The world-building here may not exactly be on par with your average Marvel origin story, but on paper, it does at least show an ambition not commonly associated with Falcone and McCarthy's collaborations. The problem with Thunder Force is that it never shows an interest in exploring this world, and outside of Emily's backstory, never grapples with what it's like to be a regular citizen living in a world overruled by supervillains. It's a dystopia in all but name, but you'd never guess from glancing at the screen — in the present day, the most destruction we see the miscreants get up to is vandalizing a church and robbing a convenience store. It's hardly high-stakes stuff; the world that is being built through exposition dumps looks nothing like the one where the action takes place.
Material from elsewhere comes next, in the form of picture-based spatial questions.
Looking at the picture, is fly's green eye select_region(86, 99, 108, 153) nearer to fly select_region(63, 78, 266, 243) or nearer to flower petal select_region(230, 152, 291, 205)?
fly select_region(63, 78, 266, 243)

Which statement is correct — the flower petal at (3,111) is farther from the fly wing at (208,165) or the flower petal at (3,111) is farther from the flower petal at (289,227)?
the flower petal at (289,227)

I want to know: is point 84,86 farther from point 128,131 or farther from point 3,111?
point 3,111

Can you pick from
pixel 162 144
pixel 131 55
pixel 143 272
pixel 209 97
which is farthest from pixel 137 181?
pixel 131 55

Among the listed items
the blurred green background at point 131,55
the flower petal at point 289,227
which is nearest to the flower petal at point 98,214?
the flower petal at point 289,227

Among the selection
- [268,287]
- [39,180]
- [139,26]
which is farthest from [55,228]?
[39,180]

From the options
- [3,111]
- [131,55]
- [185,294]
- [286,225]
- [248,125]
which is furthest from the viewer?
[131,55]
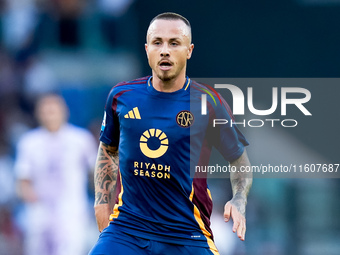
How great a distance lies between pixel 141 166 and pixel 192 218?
19.7 inches

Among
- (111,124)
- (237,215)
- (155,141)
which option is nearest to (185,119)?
(155,141)

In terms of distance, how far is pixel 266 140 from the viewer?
12.7 meters

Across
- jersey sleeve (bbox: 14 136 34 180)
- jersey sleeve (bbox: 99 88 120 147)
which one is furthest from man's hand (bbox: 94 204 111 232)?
jersey sleeve (bbox: 14 136 34 180)

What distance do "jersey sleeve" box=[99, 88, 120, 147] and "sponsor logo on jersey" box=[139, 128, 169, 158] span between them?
0.35m

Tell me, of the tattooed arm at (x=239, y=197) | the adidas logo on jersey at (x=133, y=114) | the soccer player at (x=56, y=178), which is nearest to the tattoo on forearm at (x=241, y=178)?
the tattooed arm at (x=239, y=197)

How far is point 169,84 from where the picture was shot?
204 inches

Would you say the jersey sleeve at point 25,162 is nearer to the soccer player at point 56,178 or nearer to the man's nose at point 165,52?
the soccer player at point 56,178

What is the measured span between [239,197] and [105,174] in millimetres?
1034

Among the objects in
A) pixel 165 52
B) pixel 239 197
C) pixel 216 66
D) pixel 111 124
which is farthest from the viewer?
pixel 216 66

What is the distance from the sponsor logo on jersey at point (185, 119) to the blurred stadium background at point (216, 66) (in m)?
6.20

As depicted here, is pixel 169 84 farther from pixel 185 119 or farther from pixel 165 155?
pixel 165 155

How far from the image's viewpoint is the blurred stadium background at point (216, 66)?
38.3ft

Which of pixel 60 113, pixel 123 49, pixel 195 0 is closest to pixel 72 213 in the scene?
pixel 60 113

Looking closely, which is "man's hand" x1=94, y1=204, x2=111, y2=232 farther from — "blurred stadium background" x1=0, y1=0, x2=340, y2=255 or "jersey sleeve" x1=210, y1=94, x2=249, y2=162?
"blurred stadium background" x1=0, y1=0, x2=340, y2=255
Thunder Force has the strange distinction of being significantly shorter than your average superhero blockbuster, but more sluggishly paced. There are several moments when the film pauses for Melissa McCarthy to do her wacky comedy bits, and it's a master class of autopilot acting — a low-energy attempt at high-energy riffing, where she does torturously extensive impressions of Urkel and (weirdly) Jodie Foster in Nell to the clear embarrassment of everyone onscreen. That aforementioned scene ends with Melissa Leo's character remarking that she's bored by what she's just witnessed, and it's the only time the film shows any sign of self awareness to how unfunny it is. The final nail in the coffin is just how bored and uncommitted the ensemble appears during these heavily referential moments — and the viewer, too, will be too disinterested to even cringe at the painfully unfunny attempts at comedy. It becomes background noise even as you are giving it your full attention.
A superhero parody that doesn't care about superhero movies
Dated pop culture references are everywhere in this screenplay, up to and including characters bonding over playing Fortnite, which leaves one subplot feeling like a long-lost relic from 2018. But what is a surprise is that, despite being a superhero parody that has arrived in the wake of more than a decade of Marvel/DC box office dominance, it refuses to mine any comedy from referencing any other superhero fare. This isn't a family friendly Kick-Ass — this peculiarly exists in a world where the very idea of a superhero movie doesn't exist. Again, a stronger screenplay would explore this idea with more depth, but the very idea of a world overrun by the pettiest of villains is treated as an afterthought.
The villain who does get the most screen time, Jason Bateman's typically sardonic crab, is the closest we get to a recognizable superhero parody. It's a relief that the film avoids the most obvious, groan-inducing references to comic book adventures, but at the same time, it's hard to get any sense that Ben Falcone has any affection for the genre. And if you're going to make a superhero comedy, you have to at least have a sense of what it is that makes the very best of them work.
Thunder Force is exactly the laugh-free experience that it looks like from the outside — but the biggest surprise might be just how much wasted potential there is here. There's a solid idea for a superhero buddy comedy hiding in plain sight, but Ben Falcone's screenplay cares more about lazy jokes than it does exploring the fascinating world it has built. Melissa McCarthy, we are begging you: please stop making movies with your husband.